* _Task prompt_:
In the revolver description, which parts of the Spiller & Burr pistol are cast from brass?
#### Source text
The original, Confederate government contract called for the manufacture of a weapon comparable to the M1860 Colt Army; in actuality, the Spiller & Burr pistol is a near identical copy of the Whitney Navy revolver. The Spiller & Burr pistol’s frame, grip and back straps are all cast from brass, as opposed to the comparable components of the Whitney, which are steel. Both the Whitney, and the Spiller & Burr were .36 caliber, six-shot, single action, percussion revolvers, with two-piece wood grips, octagonal barrels and a toggle link, loading lever.

This example remains in overall very good to fine condition. There appears, on the left side of the frame, a sharply stamped “CS”. All of the serial numbers, on this pistol – 900 – match – this number appears on the barrel, loading lever, butt strap, on the interior of the trigger guard, on the frame (beneath the trigger guard) and penciled on the interior of both grips. The top of the octagonal barrel is blank and does not have the company name; no inspector’s marks are visible. The steel of the cylinder evidences intentional “twisting” utilized to reinforce the lesser quality metal used to make the gun. There are some traces of original finish to the steel; the brass exhibits a fine, aged patina; the grips retain their original, factory finish. The hammer functions properly, although the cylinder does not index well. Overall, this is an excellent example of a rare, Confederate pistol.
########
#### Recorded data
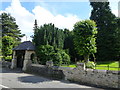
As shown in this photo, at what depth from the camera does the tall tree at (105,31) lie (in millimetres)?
20328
########
* _Written answer_:
The frame, grip and back straps.